Harwood, Laurence M., Afsar, Ashfaq, Babra, Jasraj Singh, Bond, Gary ORCID: 0000-0001-5347-2341, Burk, Jaanus, Choi, Sang June, Cowell, Joseph, Davis, Frederick, Distler, Petr et al (2024) How can we achieve a sustainable nuclear fuel cycle? In: III 1H-TOXRUN International Congress 2024, 2-3 May 2024, Porto, Portugal.
Preview |
PDF (VOR)
- Published Version
Available under License Creative Commons Attribution. 279kB |
Official URL: https://doi.org/10.48797/sl.2024.153
Abstract
Dealing with spent nuclear fuel is key if nuclear fission is to be used more widely going forward. Nuclear power is close to carbon neutral, but spent nuclear fuel has a storage lifetime of ~300,000 years.
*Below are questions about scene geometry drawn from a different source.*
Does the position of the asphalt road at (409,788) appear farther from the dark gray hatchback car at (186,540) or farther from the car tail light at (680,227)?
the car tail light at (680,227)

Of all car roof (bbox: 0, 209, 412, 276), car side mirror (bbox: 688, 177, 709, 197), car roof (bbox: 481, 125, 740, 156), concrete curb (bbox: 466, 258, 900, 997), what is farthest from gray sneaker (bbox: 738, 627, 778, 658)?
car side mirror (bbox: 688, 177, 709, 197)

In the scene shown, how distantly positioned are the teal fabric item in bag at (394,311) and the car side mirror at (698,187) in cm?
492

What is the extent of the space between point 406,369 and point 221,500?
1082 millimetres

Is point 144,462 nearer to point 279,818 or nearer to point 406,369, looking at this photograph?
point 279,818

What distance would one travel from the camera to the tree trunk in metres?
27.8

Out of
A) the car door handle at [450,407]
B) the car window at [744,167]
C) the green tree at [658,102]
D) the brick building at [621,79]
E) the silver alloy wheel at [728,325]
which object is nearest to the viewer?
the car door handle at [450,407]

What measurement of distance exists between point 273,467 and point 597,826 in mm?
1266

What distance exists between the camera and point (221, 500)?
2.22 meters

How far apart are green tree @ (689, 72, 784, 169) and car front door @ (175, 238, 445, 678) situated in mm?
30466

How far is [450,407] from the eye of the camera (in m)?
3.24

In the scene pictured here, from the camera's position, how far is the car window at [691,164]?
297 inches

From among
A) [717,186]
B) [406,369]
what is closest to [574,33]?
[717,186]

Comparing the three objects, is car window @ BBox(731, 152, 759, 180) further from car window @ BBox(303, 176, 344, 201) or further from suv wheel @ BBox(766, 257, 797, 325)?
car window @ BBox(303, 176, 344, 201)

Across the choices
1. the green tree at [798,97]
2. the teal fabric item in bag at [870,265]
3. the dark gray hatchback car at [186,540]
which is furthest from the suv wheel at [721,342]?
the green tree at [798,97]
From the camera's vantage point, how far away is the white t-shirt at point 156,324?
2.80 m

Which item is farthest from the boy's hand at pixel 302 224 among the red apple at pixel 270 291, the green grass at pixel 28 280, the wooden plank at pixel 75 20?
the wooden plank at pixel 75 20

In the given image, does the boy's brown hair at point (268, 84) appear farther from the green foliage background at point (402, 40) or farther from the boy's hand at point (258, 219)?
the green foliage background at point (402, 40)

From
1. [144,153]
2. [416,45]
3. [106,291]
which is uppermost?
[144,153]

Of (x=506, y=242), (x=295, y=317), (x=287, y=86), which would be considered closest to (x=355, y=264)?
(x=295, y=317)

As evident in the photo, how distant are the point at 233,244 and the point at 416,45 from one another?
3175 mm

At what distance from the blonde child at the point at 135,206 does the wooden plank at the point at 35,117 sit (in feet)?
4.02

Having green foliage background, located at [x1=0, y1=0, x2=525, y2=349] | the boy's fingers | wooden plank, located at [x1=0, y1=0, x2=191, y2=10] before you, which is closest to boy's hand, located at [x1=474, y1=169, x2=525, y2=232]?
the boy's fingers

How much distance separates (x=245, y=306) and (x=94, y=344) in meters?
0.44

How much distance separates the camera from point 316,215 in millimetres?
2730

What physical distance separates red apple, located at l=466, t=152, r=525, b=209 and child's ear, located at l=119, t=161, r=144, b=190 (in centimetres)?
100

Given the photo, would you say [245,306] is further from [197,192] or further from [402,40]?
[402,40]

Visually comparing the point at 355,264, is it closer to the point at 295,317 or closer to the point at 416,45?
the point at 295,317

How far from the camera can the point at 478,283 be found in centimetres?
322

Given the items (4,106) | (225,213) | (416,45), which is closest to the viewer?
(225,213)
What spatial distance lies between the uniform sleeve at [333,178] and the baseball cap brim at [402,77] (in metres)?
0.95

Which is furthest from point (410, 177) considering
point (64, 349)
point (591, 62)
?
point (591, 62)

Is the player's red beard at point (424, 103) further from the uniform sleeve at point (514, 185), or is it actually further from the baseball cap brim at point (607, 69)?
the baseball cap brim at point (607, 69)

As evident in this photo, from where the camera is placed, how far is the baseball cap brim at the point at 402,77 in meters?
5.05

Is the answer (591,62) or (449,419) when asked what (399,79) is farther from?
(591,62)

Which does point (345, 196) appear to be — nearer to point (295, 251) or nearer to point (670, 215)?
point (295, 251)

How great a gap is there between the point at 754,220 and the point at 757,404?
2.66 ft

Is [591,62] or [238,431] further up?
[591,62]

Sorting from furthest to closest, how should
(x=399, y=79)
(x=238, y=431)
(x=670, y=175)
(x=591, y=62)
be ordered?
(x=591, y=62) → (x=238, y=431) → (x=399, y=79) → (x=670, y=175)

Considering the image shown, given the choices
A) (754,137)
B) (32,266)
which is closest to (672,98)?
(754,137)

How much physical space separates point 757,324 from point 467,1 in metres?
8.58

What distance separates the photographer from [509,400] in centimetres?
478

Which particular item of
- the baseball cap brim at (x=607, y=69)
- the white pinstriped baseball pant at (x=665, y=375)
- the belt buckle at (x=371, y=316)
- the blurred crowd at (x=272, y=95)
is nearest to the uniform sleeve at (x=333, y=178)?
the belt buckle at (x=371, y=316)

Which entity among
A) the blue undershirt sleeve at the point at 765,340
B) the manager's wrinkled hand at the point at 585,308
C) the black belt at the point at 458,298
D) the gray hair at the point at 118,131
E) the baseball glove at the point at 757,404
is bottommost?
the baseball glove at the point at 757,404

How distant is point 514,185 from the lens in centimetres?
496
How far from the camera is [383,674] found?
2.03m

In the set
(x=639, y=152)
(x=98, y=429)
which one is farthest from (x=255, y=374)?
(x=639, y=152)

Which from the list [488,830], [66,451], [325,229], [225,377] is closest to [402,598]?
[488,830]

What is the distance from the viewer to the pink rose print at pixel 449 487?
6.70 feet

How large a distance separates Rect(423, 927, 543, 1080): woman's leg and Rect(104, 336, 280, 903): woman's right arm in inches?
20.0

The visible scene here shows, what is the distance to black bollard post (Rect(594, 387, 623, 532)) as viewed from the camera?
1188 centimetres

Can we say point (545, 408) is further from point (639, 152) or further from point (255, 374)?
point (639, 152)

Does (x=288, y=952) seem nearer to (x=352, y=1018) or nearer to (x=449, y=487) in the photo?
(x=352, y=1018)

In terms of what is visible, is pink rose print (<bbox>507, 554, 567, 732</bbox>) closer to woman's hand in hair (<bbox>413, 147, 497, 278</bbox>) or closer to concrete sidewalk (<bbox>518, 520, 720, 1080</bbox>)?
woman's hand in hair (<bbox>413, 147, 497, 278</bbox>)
Reprocessing spent nuclear fuel is carried out on large scale using the PUREX “Plutonium Uranium Reduction and Extraction” process. The spent nuclear fuel is reduced to 15% of its original weight and the separated uranium and plutonium reused as “Mixed Oxide Fuel”. In the civil sector, this was carried out by the UK at Sellafield (now curtailed) and continues in France at La Hague. A plant in Rokashamura in Japan has been mothballed after the Fukushima accident. The residual waste must be stored for ~9,000 years with most of the remaining radiotoxicity due to traces of the minor actinides, neptunium, americium and curium, constituting just 0.1% of the original spent fuel. Separation of these minor actinides from the chemically very similar lanthanides (rare earths) in the last 15% of waste remaining after PUREX is the key step for future reprocessing. If separated, the minor actinides can be used as fuel in the next generation of nuclear reactors and converted into benign products, but lanthanides will cause the fission process to shut down if introduced into the reactor pile as they absorb neutrons efficiently. Removing the minor actinides from post PUREX waste will mean that the final residue need only be stored for 300 years. The highly challenging separation of the chemically very similar minor actinides from the lanthanides has been achieved using nitrogen-bearing organic ligands developed at Reading University. This can lead to significantly improved handling of spent nuclear fuels and means that waste nuclear fuel need not be a long-term storage liability but a source of yet more clean power.